Is there any way to efficiently perform strided memory copy in C++ performing at least as a standard for loop?
Edit 2: There is no function for strided copying in the C++ libraries.
Since strided copying is not as popular a memory copying, chip manufacturers nor language designs have specialized support for strided copying.
Assuming a standard for
loop, you may be able to gain some performance by using Loop Unrolling. Some compilers have options to unroll loops; it's not a "standard" option.
Given a standard for
loop:
#define RESULT_SIZE 72
#define SIZE_A 48
#define SIZE_B 24
unsigned int A[SIZE_A];
unsigned int B[SIZE_B];
unsigned int result[RESULT_SIZE];
unsigned int index_a = 0;
unsigned int index_b = 0;
unsigned int index_result = 0;
for (index_result = 0; index_result < RESULT_SIZE;)
{
result[index_result++] = B[index_b++];
result[index_result++] = A[index_a++];
result[index_result++] = A[index_a++];
}
Loop unrolling would repeat the contents of the "standard" for
loop:
for (index_result = 0; index_result < RESULT_SIZE;)
{
result[index_result++] = B[index_b++];
result[index_result++] = A[index_a++];
result[index_result++] = A[index_a++];
result[index_result++] = B[index_b++];
result[index_result++] = A[index_a++];
result[index_result++] = A[index_a++];
}
In the unrolled version, the number of loops has been cut in half.

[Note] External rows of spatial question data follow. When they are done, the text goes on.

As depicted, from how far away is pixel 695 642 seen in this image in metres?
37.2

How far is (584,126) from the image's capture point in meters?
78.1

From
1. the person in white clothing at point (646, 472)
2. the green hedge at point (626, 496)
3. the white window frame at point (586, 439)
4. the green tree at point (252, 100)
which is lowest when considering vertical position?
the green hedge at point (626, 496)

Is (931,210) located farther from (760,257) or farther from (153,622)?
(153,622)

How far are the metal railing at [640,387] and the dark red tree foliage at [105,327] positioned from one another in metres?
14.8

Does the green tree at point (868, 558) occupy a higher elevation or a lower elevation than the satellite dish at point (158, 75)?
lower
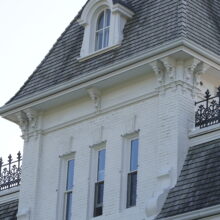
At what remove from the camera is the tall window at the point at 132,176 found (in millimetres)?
30837

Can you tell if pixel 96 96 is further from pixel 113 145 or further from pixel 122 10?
pixel 122 10

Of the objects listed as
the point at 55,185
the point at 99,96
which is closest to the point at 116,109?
the point at 99,96

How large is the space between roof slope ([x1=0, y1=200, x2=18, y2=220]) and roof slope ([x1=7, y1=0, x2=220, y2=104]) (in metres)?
2.86

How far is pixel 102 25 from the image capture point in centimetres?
3372

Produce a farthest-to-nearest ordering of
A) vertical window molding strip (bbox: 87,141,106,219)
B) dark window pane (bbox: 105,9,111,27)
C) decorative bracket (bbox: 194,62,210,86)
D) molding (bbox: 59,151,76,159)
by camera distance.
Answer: dark window pane (bbox: 105,9,111,27)
molding (bbox: 59,151,76,159)
vertical window molding strip (bbox: 87,141,106,219)
decorative bracket (bbox: 194,62,210,86)

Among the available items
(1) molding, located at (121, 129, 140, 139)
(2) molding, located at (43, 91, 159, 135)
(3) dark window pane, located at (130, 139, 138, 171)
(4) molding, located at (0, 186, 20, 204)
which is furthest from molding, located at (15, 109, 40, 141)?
(3) dark window pane, located at (130, 139, 138, 171)

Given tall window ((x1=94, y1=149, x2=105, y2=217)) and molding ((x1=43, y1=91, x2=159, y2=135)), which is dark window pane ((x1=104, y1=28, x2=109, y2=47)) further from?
tall window ((x1=94, y1=149, x2=105, y2=217))

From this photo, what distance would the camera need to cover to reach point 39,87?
112 feet

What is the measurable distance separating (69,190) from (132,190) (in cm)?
233

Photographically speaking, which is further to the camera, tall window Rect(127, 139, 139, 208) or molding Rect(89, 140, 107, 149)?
molding Rect(89, 140, 107, 149)

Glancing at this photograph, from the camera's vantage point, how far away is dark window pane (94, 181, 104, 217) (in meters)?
31.5

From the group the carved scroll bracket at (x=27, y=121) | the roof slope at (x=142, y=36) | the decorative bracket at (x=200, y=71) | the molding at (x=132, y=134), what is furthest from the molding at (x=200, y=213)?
the carved scroll bracket at (x=27, y=121)

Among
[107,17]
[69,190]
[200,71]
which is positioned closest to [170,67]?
[200,71]

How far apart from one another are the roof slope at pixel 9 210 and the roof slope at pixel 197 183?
6.25 m
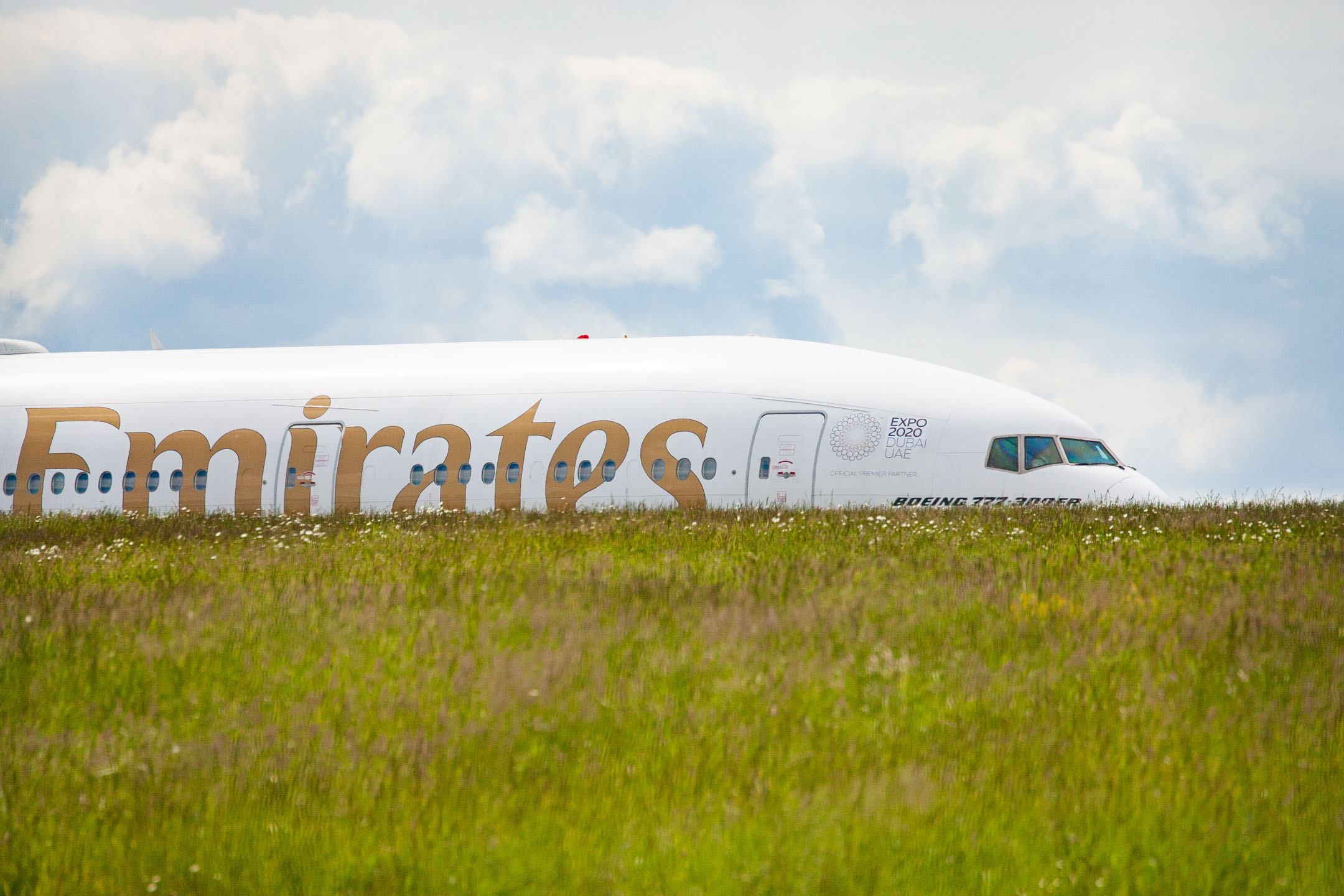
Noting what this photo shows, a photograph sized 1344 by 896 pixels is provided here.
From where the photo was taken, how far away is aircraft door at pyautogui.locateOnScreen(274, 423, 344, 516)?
2144cm

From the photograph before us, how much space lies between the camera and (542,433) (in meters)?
20.6

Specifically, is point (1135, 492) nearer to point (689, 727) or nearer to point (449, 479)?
point (449, 479)

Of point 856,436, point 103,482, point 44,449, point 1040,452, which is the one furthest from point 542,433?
point 44,449

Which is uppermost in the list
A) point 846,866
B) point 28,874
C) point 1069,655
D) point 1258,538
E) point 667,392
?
point 667,392

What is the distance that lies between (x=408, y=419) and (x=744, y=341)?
6.22m

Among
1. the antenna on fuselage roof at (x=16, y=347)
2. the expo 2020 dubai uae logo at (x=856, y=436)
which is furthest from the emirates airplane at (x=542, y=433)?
the antenna on fuselage roof at (x=16, y=347)

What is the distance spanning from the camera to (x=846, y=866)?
19.5 feet

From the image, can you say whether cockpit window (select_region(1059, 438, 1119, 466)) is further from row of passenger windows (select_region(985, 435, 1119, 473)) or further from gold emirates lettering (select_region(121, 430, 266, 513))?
gold emirates lettering (select_region(121, 430, 266, 513))

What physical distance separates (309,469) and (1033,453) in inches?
492

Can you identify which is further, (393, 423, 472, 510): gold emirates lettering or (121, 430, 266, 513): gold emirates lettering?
(121, 430, 266, 513): gold emirates lettering

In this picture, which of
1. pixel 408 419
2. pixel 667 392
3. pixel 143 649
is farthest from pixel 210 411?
pixel 143 649

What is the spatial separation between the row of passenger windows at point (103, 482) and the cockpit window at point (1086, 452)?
598 inches

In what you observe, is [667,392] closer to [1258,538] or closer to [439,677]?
[1258,538]

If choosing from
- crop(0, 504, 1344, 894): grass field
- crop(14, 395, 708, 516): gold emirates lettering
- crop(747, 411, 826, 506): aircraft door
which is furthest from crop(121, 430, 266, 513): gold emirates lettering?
crop(0, 504, 1344, 894): grass field
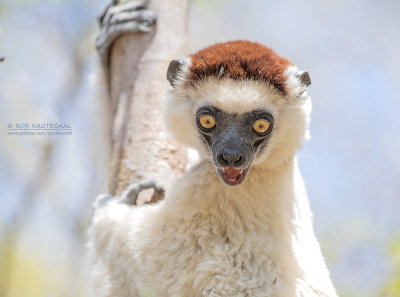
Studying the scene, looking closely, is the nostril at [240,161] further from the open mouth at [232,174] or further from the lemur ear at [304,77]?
the lemur ear at [304,77]

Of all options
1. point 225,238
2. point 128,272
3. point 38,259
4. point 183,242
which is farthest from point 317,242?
point 38,259

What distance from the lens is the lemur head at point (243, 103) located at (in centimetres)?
290

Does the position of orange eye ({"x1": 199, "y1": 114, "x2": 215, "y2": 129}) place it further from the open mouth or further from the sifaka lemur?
the open mouth

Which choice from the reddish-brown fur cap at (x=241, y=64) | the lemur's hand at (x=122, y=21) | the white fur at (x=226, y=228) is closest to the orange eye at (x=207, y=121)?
the white fur at (x=226, y=228)

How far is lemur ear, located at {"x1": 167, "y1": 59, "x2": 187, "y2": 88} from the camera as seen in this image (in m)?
3.08

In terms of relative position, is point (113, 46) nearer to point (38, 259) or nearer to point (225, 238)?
point (225, 238)

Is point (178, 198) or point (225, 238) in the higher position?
point (178, 198)

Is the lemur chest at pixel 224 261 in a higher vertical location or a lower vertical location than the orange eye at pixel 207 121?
lower

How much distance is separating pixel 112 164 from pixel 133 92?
59 cm

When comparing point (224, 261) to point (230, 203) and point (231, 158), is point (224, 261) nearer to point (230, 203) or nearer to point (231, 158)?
point (230, 203)

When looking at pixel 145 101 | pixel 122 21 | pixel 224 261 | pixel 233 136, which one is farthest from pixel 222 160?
pixel 122 21

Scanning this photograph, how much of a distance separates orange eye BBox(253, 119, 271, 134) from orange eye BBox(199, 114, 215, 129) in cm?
27

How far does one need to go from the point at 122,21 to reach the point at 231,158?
1783mm

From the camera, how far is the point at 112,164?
339 cm
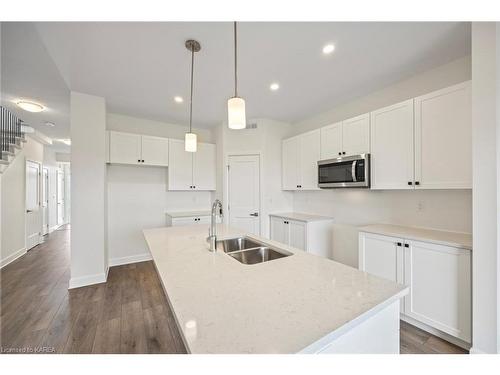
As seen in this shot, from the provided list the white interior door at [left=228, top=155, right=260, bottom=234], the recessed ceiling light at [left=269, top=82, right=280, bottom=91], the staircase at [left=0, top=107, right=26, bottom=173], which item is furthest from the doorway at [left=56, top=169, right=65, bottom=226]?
the recessed ceiling light at [left=269, top=82, right=280, bottom=91]

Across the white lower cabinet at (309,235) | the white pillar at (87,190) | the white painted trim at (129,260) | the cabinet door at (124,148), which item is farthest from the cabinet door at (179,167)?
the white lower cabinet at (309,235)

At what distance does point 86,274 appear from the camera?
9.34 feet

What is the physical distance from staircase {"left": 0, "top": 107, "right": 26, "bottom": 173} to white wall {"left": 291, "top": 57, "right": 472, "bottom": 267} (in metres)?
5.40

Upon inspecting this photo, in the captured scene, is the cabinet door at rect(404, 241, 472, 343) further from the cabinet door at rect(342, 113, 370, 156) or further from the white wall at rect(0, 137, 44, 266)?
the white wall at rect(0, 137, 44, 266)

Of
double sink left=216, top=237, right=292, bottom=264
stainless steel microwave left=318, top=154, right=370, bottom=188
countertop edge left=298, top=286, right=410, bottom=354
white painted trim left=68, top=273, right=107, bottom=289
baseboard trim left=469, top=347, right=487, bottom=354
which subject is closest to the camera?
countertop edge left=298, top=286, right=410, bottom=354

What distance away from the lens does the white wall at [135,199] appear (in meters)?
3.60

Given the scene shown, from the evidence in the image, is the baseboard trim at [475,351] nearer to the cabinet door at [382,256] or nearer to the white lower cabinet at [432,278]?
the white lower cabinet at [432,278]

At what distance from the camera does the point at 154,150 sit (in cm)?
361

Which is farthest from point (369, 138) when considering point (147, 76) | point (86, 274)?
point (86, 274)

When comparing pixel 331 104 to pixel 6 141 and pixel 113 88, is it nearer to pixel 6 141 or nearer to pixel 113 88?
pixel 113 88

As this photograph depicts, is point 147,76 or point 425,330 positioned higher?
point 147,76

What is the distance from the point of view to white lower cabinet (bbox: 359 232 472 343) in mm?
1673

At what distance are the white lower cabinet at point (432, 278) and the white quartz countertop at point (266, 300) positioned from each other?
47.2 inches
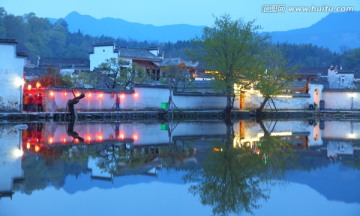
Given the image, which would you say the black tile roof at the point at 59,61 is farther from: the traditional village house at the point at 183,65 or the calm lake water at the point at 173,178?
the calm lake water at the point at 173,178

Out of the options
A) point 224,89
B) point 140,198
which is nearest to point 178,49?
point 224,89

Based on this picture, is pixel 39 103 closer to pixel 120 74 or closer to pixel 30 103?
pixel 30 103

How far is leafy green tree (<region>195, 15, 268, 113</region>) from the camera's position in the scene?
128 ft

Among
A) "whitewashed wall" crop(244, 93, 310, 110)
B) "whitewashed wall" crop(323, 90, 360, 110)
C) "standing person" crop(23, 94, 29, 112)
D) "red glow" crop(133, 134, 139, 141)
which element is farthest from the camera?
"whitewashed wall" crop(323, 90, 360, 110)

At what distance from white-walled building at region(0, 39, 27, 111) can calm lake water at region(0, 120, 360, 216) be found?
41.7 feet

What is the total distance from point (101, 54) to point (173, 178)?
4002cm

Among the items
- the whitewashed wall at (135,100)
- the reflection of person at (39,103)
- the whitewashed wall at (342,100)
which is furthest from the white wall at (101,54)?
the whitewashed wall at (342,100)

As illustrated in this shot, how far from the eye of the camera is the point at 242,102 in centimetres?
4806

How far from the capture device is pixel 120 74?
135 ft

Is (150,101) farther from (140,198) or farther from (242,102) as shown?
(140,198)

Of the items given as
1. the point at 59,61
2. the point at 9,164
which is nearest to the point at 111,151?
the point at 9,164

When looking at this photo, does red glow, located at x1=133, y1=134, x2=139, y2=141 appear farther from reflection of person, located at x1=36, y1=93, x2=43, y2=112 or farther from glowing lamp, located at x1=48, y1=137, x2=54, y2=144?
reflection of person, located at x1=36, y1=93, x2=43, y2=112

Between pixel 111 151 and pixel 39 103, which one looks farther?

The performance improvement may be negligible compared to other options. The following issues affect performance and each may have different speed improvements:
- Processing data cache misses
- Reloading of instruction pipeline (depends on processor)
- Operating System swapping memory with disk
- Other tasks running concurrently
- Parallel processing (depends on processor / platform)
One example of parallel processing is to have one processor copy the B items to the new array and another processor copy the A items to the new array.